==== EXERCISE MATERIALS ====

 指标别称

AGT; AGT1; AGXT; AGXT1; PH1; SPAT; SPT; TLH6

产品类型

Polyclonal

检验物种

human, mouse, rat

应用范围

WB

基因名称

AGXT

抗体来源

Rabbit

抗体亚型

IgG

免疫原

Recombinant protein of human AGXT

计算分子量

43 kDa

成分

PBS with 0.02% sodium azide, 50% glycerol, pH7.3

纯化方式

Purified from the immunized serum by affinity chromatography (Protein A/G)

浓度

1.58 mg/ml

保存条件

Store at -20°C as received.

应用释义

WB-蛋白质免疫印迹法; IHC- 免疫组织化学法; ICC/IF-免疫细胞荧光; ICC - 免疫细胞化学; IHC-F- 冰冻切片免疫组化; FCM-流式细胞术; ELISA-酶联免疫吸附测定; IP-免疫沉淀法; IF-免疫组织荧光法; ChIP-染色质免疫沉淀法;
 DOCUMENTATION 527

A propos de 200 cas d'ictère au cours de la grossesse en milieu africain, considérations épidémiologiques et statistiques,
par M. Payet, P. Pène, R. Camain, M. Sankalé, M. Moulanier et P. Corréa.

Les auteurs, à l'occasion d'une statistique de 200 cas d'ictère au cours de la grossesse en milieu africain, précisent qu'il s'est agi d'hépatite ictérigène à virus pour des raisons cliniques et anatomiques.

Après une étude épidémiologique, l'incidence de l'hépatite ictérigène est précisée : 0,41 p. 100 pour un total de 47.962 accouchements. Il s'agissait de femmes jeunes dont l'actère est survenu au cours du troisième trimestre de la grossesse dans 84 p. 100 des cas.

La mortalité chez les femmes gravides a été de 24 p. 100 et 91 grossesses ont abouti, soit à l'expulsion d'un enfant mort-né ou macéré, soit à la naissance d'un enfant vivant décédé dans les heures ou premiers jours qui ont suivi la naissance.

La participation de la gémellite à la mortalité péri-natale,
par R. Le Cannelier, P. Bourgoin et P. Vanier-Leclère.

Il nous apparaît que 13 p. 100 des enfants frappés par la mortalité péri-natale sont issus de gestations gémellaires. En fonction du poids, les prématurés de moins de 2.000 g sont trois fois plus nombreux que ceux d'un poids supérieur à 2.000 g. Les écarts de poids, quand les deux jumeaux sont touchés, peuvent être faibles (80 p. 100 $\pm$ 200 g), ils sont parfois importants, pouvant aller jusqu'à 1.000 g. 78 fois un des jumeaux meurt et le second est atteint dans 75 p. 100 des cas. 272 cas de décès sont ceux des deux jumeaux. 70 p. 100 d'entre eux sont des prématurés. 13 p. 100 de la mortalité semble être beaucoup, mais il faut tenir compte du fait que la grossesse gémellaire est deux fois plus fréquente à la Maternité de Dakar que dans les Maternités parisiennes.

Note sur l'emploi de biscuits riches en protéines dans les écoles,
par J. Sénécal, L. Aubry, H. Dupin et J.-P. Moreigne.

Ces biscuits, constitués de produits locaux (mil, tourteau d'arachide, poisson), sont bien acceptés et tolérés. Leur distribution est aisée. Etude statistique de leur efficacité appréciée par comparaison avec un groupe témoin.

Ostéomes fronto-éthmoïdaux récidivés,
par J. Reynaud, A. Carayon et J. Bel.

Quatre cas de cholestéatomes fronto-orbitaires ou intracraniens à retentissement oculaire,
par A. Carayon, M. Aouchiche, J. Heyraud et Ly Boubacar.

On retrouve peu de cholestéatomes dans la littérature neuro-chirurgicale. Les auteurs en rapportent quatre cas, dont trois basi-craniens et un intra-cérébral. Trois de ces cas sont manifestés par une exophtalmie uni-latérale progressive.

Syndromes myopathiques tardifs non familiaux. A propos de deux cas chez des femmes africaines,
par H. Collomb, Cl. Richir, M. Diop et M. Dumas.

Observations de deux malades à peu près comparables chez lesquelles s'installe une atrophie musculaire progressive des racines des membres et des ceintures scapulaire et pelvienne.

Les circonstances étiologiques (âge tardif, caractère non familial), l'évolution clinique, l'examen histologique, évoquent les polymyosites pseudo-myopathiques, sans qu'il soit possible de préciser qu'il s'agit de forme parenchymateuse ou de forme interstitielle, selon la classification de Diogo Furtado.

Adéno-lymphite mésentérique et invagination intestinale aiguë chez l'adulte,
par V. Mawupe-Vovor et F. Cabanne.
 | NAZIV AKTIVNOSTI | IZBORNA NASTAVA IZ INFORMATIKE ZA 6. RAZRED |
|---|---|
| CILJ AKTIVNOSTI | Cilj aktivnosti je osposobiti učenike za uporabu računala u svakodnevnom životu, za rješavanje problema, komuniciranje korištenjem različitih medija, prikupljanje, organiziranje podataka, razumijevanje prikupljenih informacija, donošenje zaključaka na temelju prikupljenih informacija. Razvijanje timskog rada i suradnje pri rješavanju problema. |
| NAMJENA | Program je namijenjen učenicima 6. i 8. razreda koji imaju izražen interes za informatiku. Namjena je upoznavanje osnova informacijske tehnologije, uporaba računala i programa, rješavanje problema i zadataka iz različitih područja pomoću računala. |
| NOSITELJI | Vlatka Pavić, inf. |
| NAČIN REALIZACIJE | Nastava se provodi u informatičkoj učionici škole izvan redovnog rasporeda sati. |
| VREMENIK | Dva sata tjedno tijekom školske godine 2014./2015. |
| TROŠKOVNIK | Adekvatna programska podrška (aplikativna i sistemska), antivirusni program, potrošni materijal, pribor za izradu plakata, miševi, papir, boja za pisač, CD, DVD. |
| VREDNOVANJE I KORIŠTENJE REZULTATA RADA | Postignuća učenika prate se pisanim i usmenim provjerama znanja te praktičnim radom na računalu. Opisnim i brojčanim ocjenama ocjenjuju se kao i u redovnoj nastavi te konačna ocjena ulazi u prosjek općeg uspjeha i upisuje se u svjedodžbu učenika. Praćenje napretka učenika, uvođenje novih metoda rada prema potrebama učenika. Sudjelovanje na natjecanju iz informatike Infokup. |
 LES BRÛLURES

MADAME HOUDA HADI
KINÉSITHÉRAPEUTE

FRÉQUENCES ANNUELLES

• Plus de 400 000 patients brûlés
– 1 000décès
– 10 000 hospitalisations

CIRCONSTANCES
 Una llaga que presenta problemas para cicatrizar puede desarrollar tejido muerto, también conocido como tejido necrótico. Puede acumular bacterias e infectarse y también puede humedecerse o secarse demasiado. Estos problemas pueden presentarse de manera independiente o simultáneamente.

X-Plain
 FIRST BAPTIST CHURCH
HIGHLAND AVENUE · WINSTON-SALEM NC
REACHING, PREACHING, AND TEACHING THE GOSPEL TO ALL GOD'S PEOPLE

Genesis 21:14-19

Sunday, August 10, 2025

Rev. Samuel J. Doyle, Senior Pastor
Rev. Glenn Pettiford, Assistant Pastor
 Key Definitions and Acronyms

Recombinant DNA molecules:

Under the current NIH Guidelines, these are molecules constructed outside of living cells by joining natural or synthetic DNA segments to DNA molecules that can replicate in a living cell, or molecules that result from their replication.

====

Start with the line above that contains "DOCUMENTATION 527" and end with the line that contains "Les auteurs, à". Write out those lines exactly, and only those.

 DOCUMENTATION 527

A propos de 200 cas d'ictère au cours de la grossesse en milieu africain, considérations épidémiologiques et statistiques,
par M. Payet, P. Pène, R. Camain, M. Sankalé, M. Moulanier et P. Corréa.

Les auteurs, à l'occasion d'une statistique de 200 cas d'ictère au cours de la grossesse en milieu africain, précisent qu'il s'est agi d'hépatite ictérigène à virus pour des raisons cliniques et anatomiques.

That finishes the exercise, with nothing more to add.